Sign lives in the load, width lives in the store
Push the read-modify-write up to halfword width and let the value be signed. Same three beats as before, load then modify then store, but the type drags two of the instructions along with it. A s16 is signed, so the load has to carry the sign upward, and that makes it lha, the algebraic load, rather than lhz. On the way out it is sth, the halfword store, truncating the way every store does.
Say quad(p) takes the signed halfword at p[0] and quadruples it. Since 4 is a power of two, the compiler trades the multiply for a left shift, slwi:
lha r0, 0(r3) # load p[0], sign-extended (s16 is signed)
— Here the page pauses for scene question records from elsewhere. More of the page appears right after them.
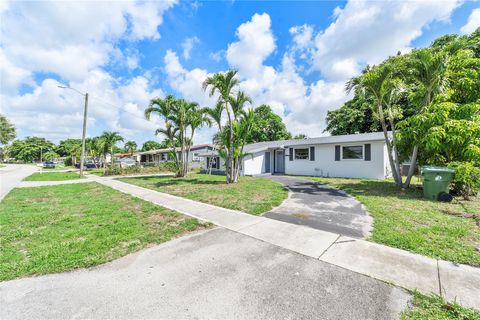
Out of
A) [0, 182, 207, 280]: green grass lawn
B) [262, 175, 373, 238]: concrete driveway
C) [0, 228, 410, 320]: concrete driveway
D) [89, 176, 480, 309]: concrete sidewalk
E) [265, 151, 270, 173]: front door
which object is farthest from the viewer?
[265, 151, 270, 173]: front door

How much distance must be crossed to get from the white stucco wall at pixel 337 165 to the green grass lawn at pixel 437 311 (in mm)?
12287

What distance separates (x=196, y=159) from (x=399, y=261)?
28.9m

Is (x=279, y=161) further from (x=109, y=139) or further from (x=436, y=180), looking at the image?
(x=109, y=139)

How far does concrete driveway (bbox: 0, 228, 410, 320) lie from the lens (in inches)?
84.9

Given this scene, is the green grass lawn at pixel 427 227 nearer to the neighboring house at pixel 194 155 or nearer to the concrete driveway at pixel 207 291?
the concrete driveway at pixel 207 291

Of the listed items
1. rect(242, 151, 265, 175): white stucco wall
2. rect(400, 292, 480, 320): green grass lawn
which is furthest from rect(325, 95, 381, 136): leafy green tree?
rect(400, 292, 480, 320): green grass lawn

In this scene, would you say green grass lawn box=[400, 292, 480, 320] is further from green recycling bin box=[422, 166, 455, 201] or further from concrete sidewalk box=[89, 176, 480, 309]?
green recycling bin box=[422, 166, 455, 201]

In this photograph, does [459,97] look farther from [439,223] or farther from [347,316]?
[347,316]

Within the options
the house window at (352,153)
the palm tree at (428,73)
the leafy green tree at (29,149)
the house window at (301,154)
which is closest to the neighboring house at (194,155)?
the house window at (301,154)

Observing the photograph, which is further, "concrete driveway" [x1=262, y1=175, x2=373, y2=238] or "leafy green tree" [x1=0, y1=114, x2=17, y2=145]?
"leafy green tree" [x1=0, y1=114, x2=17, y2=145]

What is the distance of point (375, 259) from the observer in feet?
10.4

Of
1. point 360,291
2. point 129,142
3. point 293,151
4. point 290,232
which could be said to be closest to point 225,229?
point 290,232

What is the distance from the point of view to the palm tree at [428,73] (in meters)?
7.63

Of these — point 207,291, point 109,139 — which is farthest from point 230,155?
point 109,139
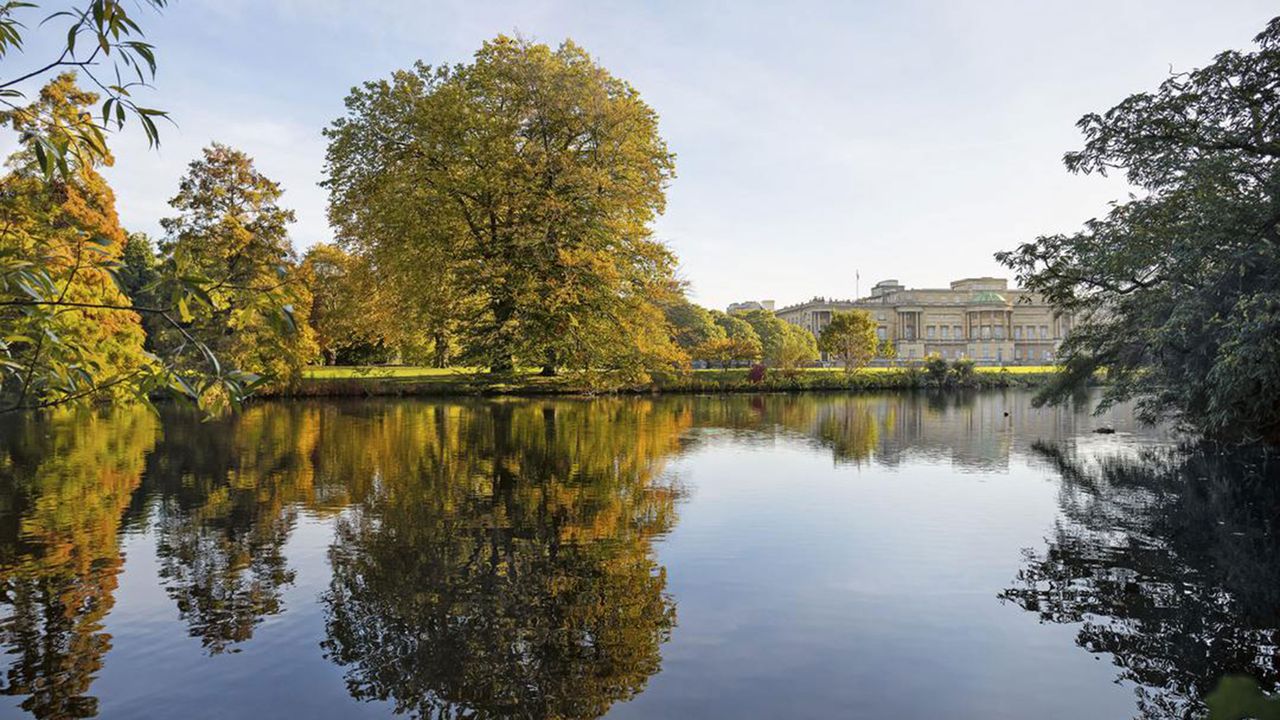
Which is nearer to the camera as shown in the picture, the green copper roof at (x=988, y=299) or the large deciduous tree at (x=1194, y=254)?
the large deciduous tree at (x=1194, y=254)

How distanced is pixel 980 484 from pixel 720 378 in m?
36.8

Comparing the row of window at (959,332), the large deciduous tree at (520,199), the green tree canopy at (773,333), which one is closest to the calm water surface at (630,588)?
the large deciduous tree at (520,199)

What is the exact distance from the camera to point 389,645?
5.89 metres

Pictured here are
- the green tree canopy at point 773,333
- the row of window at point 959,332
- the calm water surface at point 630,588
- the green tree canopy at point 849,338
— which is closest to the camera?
the calm water surface at point 630,588

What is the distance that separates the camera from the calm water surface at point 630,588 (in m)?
5.20

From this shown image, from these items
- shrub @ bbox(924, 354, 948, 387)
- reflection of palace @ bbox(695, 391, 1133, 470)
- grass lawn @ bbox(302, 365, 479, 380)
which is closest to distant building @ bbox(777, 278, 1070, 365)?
shrub @ bbox(924, 354, 948, 387)

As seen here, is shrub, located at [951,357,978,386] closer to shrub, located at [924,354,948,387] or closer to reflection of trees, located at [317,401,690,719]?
shrub, located at [924,354,948,387]

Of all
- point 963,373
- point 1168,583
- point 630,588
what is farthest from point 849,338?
point 630,588

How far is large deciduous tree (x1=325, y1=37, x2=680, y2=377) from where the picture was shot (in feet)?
79.3

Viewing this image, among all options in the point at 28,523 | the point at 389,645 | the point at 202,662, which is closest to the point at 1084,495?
the point at 389,645

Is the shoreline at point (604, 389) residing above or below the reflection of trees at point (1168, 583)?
above

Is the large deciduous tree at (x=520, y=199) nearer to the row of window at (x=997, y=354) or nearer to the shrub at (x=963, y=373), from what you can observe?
the shrub at (x=963, y=373)

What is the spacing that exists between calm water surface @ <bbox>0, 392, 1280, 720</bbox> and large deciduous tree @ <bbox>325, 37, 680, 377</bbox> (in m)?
9.74

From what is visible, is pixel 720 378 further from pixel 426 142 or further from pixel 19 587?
pixel 19 587
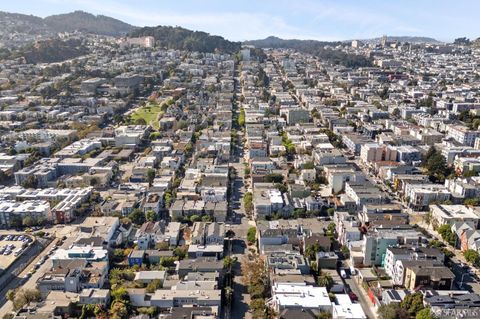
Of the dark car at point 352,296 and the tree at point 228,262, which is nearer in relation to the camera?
the dark car at point 352,296

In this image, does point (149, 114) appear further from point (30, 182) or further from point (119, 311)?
point (119, 311)

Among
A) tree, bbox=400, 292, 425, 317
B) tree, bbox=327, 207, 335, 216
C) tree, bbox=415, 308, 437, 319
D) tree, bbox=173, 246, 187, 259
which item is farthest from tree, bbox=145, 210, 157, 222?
tree, bbox=415, 308, 437, 319

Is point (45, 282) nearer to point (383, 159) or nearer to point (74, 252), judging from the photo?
point (74, 252)

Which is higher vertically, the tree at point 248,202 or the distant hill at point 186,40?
the distant hill at point 186,40

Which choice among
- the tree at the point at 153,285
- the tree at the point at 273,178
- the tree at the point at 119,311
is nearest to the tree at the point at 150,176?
the tree at the point at 273,178

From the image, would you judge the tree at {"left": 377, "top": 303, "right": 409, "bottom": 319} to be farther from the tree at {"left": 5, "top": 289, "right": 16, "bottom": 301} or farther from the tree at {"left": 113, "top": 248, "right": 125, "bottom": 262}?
the tree at {"left": 5, "top": 289, "right": 16, "bottom": 301}

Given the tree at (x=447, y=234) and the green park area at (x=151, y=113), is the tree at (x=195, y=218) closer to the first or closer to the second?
the tree at (x=447, y=234)

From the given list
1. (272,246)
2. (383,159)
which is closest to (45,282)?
(272,246)
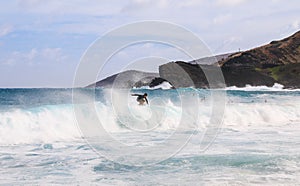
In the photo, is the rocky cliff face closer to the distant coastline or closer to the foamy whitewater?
the distant coastline

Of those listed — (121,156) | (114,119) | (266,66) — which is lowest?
(114,119)

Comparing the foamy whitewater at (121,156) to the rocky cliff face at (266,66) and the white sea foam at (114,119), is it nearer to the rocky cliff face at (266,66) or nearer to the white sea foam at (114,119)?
the white sea foam at (114,119)

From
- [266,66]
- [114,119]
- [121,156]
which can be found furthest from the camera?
[266,66]

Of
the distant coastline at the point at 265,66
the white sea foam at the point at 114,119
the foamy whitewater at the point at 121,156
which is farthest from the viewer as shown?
the distant coastline at the point at 265,66

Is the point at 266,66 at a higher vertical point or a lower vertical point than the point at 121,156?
higher

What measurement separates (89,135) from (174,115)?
10291mm

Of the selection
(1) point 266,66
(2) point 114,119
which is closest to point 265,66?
(1) point 266,66

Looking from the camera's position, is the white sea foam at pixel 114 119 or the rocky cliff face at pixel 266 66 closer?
the white sea foam at pixel 114 119

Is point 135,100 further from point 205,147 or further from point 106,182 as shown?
point 106,182

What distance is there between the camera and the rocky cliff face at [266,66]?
346ft

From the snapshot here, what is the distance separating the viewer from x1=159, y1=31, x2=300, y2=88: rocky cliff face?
4156 inches

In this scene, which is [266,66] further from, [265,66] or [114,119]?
[114,119]

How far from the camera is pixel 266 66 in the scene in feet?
389

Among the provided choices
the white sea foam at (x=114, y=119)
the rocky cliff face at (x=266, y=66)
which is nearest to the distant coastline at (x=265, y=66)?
the rocky cliff face at (x=266, y=66)
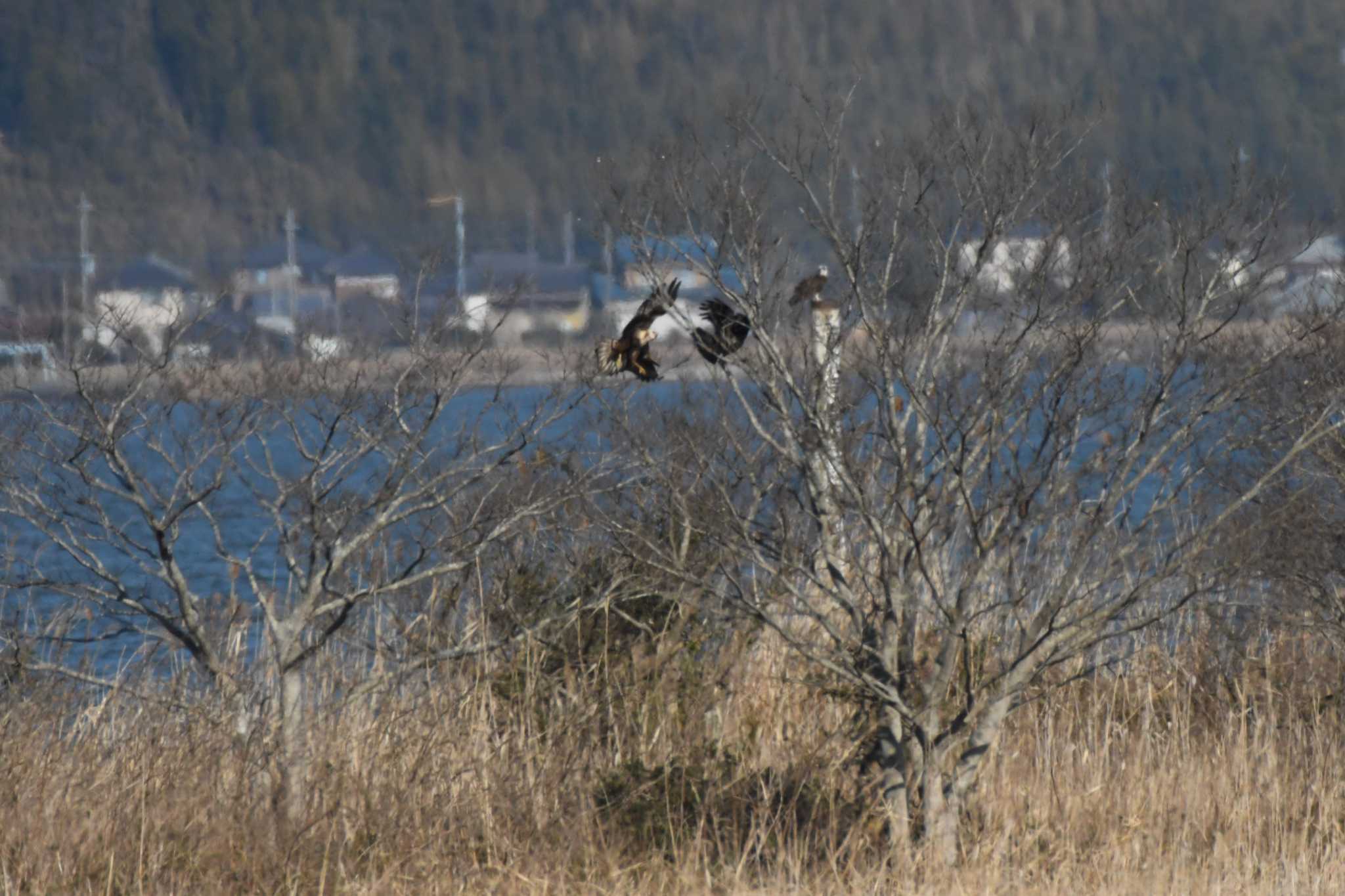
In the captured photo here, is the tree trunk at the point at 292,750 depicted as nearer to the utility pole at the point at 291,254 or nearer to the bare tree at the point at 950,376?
the bare tree at the point at 950,376

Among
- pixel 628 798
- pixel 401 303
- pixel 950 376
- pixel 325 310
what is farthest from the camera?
pixel 325 310

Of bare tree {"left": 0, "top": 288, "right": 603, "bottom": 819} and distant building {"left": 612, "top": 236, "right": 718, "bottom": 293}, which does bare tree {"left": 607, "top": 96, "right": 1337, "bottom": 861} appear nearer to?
distant building {"left": 612, "top": 236, "right": 718, "bottom": 293}

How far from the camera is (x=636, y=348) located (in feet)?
19.2

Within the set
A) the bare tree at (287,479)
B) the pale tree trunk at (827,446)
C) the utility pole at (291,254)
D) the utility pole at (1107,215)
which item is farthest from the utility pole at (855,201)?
the utility pole at (291,254)

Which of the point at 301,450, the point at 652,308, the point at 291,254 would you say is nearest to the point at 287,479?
the point at 301,450

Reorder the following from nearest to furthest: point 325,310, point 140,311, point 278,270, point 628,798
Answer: point 628,798 → point 140,311 → point 325,310 → point 278,270

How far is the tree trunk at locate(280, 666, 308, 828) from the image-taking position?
529cm

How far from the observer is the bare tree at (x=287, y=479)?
5867 mm

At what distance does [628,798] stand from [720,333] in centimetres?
158

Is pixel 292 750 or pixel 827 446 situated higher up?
pixel 827 446

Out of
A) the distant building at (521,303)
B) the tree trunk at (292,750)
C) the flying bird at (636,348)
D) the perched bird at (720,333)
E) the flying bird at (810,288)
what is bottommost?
the tree trunk at (292,750)

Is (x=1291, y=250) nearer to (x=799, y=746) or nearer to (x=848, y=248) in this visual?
(x=848, y=248)

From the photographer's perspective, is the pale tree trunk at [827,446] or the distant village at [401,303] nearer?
the pale tree trunk at [827,446]

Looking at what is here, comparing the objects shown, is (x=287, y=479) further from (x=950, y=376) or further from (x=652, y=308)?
(x=950, y=376)
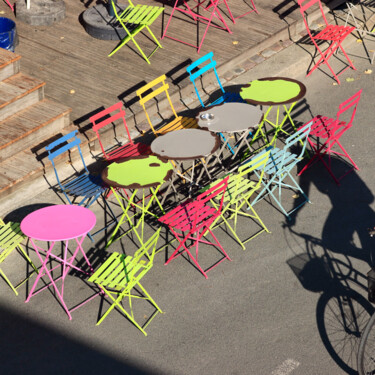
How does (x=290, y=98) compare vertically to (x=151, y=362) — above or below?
above

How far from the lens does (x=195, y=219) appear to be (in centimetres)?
931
slwi r0, r0, 2 # * 4 (shift left by 2)
sth r0, 0(r3) # truncate back to a halfword
blr
Worth burning into memory is where each responsibility sits. Signedness rides on the load, lha against lhz; the arithmetic plays out in a roomy 32-bit register; and width is the store's only concern, since sth simply keeps the bottom 16 bits and could not care less about the sign. Read the same location back later through a signed pointer and that later load sign-extends all over again. The store never did.
Your target reaches for a different operation than the worked example does. Find whatever sits between the lha and the sth, and read its operand straight off.
Your task
Write rmw_half, taking an s16*, to match the target assembly. The load must be lha and the store sth.